Friday results
Results overnight showed Labour gaining 470 seats, Conservatives losing 279 and the Lib Dems losing 129 seats. Labour have gained overall control of 22 councils, the Conservatives have lost 12 councils and gained 1, the Lib Dems have lost one of the four they defended overnight.
Council elections are always a bit of a silly expectations game - of the media and commentariat setting rather artificial targets for the parties, the parties themselves trying to massively downplay expectations and set their opponents impossible ones and then saying whether they have done well or badly based on them. We still have about 80 councils still to declare, but so far it looks as though Labour should get over 700 gains which should be seen as a success. Whether it will be reported as an untrammelled success or not will probably depend on what happens in London.
The Conservatives avoided big losses last year with the Lib Dems taking the brunt. This year the pain is being shared more, and the Tories are seeing much more typical mid-term losses. The BBC's Projected National Share so far is CON 31%, LAB 39%, LDEM 16%, Others 14% - Labour are up three points since last year, the Conservatives down 4 points, the Lib Dems unchanged (the Lib Dems are doing significantly better than in national polls, but the Lib Dems typically do significantly better in local elections than national ones!)

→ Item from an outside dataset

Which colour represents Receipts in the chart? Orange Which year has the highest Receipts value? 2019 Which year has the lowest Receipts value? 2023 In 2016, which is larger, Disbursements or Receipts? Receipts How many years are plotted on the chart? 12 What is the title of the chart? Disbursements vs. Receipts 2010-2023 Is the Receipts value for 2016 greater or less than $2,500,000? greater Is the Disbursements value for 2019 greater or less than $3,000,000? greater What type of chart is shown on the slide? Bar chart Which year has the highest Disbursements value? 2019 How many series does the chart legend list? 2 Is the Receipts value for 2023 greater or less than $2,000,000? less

Looking under the topline figures, the regional pattern is not much different from last year, so comparing to 2008 when the seats were last fought Labour have done much better in the North than the South (the Con to Lab swing in the South is about 10 points, in the North about 15). That said, Labour have done well in the more Labour-ish parts of the South like Southampton and Norwich. Also worth noting is how well UKIP have done. Where they stood, they got around 13% (in wards they contested last time, they were up by an average of 5%). However, because their vote was evenly spread out they have been rewarded with very few actual seats on the back of it.
Today we have the rest of the English and Welsh council, all the councils in Scotland and - of course - the London mayor results.